Any organization frozen solid when facing a crisis is likely to fail. Strong executives understand that this is often the difference between positive and negative earnings, and rather than worrying about getting their way on every detail because they so strongly believe it, they worry about obstructions to the organization’s success. A leader articulates a vision, listens, is decisive, and then sees to it that anything blocking success is removed from the path, not cemented at the crossroads as a monument to unhelpful ideology.

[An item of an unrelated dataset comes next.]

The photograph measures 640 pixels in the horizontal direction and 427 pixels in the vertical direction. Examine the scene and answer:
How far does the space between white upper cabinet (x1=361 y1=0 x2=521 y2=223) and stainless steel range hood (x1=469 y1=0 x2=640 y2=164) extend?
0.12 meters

There are any number of points of view on any number of critical issues facing our nation, but my sense is that real question before us is how we rediscover the commonalities that make us a great nation and not a divided people. If we have no moderates in government that we have no one who represents the voice of the people, which by definition in its aggregate is moderate. Dividing lines may help individual careers and fuel unlimited punch lines for the evening talk show hosts, but they aren’t helping you and they aren’t helping me. If Washington can’t get over it, then we need to show them where they are wrong. If our elected officials simply refuse to lead by example, then it is time for the rest of us to show them how. There is a lot at risk here, way more than an election, way more than claimed vindication. We cannot meet our challenges if we remain divided, not a chance. We must find a consensus and a shared voice of which we can be proud.
Demand more, demand better.
Ken,
Your article is wildly insightful. A pity if no one listens. I’ll add this; In ordinary times, pursuing electorate self interests is often good. Local constituents elect local officials to protect and promote local interests. Our democracy is based upon it. Today, however, our collective economic upheaval is national, and even international, in scope. These times require personal self sacrifice to satisfy national needs, but we are still operating under the principle of local self interest. That’s why studies show that while most of us dislike Congress, we still like our local representatives. Until we collectively recognize that our local self interests are damaging our national well-being, our government will remain deadlocked and our economic stability will remain in peril.